There was no mention of condoms, either, which is why more than one young woman at our high school had to skip their graduation ceremony; it wasn’t just the queer kids which the Catholic curriculum failed.
The harm that the Fully Alive program caused wasn’t that of active promotion of hate against LGBTQ+ people, it was the creation of an informational void that denied me even the vocabulary to understand, let alone express, my sexuality. It promoted social isolation, stigmatized anyone that didn’t meet the straight/cis paradigm, and left me (and I have since learned, many others) with immense feelings of guilt and shame.
And the result was some pretty cringe coping mechanisms. For one, I was also attracted to women, and I was desperate to get a girlfriend because that would prove that I wasn’t gay. And since women find desperation to the point of creepiness a massive turn-off (take notes, kid) I didn’t have much luck in high school. Thank goodness this was all in an era where the internet wasn’t really a thing yet and the word “incel” had yet to be coined; I’d hate to think of what kind of chatrooms I’d have ended up in.
And then of course that informational vacuum left me without the knowledge of how relationships worked (outside the rigid guidelines of Family Life) and led to a series of disastrous decisions when I went away to college, including a relationship with an emotionally abusive predator that escalated to physical violence before I understood that I was nineteen years old and didn’t know a damn thing about what a healthy relationship looked like. And between the cops and sirens and residence gossip I was pretty thoroughly outed so I nose-dived into that identity for a few years because that’s all I understood.
I am, I hope, a good deal more emotionally functional these days. Or at least more interesting.
Okay, this is getting depressing, so let me circle back around to education.
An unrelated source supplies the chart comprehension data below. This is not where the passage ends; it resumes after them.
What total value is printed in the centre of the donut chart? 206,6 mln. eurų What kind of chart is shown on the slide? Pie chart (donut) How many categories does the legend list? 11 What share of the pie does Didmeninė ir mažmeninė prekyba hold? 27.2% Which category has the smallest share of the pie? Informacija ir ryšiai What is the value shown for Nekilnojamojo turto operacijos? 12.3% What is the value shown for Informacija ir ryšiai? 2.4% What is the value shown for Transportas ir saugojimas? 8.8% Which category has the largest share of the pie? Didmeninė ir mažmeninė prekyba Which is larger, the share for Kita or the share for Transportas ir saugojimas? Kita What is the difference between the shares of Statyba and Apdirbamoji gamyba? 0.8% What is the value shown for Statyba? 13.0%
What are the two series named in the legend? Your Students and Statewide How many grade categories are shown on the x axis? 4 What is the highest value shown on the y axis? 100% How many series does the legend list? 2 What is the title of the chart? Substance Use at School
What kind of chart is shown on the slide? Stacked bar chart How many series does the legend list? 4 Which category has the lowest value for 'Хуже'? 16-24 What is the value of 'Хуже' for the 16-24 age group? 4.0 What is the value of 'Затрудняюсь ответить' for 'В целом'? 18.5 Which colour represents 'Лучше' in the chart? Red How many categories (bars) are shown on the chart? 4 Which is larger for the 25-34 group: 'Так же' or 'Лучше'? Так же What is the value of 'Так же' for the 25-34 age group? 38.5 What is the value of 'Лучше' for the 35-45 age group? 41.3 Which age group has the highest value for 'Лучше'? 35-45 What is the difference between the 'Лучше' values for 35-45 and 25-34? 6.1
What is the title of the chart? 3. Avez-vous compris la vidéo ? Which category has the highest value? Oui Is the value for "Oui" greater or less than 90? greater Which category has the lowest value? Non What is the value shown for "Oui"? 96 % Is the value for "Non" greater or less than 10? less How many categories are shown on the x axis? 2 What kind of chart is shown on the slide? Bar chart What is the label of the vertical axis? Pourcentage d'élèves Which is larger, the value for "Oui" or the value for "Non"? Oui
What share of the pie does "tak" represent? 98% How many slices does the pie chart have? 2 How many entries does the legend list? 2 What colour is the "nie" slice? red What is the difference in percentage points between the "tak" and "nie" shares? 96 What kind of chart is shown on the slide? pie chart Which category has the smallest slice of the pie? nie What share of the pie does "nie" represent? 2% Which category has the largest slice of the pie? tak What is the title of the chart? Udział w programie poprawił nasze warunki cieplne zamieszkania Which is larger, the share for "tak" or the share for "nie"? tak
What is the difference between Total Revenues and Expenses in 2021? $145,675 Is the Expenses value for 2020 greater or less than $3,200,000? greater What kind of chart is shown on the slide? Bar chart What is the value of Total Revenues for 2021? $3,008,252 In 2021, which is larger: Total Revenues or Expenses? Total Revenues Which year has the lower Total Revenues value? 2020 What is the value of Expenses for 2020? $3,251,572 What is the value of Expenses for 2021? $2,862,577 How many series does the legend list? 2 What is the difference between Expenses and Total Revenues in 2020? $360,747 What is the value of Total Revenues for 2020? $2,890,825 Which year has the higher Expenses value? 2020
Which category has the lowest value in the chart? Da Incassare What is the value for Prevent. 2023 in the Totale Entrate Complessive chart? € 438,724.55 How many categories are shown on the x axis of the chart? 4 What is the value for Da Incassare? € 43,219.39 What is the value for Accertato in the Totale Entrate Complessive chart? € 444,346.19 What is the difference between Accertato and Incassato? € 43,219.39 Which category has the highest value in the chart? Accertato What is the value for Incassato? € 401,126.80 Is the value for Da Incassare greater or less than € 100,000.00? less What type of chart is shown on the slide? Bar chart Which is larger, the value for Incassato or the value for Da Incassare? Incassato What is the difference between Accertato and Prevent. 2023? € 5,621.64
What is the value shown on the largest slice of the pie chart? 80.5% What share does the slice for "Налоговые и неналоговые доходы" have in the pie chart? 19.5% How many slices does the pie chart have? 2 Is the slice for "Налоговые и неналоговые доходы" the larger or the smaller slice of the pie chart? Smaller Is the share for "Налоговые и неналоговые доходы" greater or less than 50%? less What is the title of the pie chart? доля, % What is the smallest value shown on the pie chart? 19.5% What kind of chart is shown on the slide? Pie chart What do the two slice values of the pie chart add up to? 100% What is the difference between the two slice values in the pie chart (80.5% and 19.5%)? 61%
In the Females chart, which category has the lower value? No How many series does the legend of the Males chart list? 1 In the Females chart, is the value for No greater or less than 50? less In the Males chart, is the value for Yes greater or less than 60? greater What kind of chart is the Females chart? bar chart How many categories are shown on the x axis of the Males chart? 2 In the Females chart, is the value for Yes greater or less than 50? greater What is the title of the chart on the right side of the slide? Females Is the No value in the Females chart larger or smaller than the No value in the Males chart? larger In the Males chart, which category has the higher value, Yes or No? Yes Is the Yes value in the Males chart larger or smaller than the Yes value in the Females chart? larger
The problem, as far as I’m concerned, isn’t that I wasn’t given a good education about sexuality and relationships, it’s that I was given no education about it and had to sort the whole thing out myself from first principles, something which I was manifestly incompetent at.
So when I see these bigoted morons screaming about “indoctrination” and “grooming” and “protecting kids” I have to think that what they’re really looking for is kids to be ignorant, to grow up without any knowledge about sexuality at all. (And once again, there’s nothing “sexual” about a Drag Queen Storytime, that’s just a lie by right-wing bigots to justify their hatred.) They don’t want young people to have a notion that there’s more than just Boys and Girls and the Divine Sacrament of Marriage. They certainly don’t want a generation of youth growing up understanding, accepting and defending diversity.
They’ve already lost, of course, and I think they know it, which may be why they’ve become so aggressive recently in their promotion of hate.
I would like to end this with a caveat about the news story: the publisher has discontinued the Fully Alive textbooks, but it doesn’t mention whether Ontario Catholic school boards will discontinue the Fully Alive curriculum. As I don’t myself have kids in the Catholic system I’ll admit that I’m not sure what they’re doing vis a vis Family Life these days. But I hope, if they’re still teaching this nonsense, they’ve at least added information about non-cis-hetero people existing. (They could be a bit more respectful too, but I probably won’t hold my breath over that.) Young people having the information that there are people out there who don’t fit the defined heterosexual model is pretty damned important.
As an LGBTQ+ person, a little of that information at the right time would have changed my life in many ways.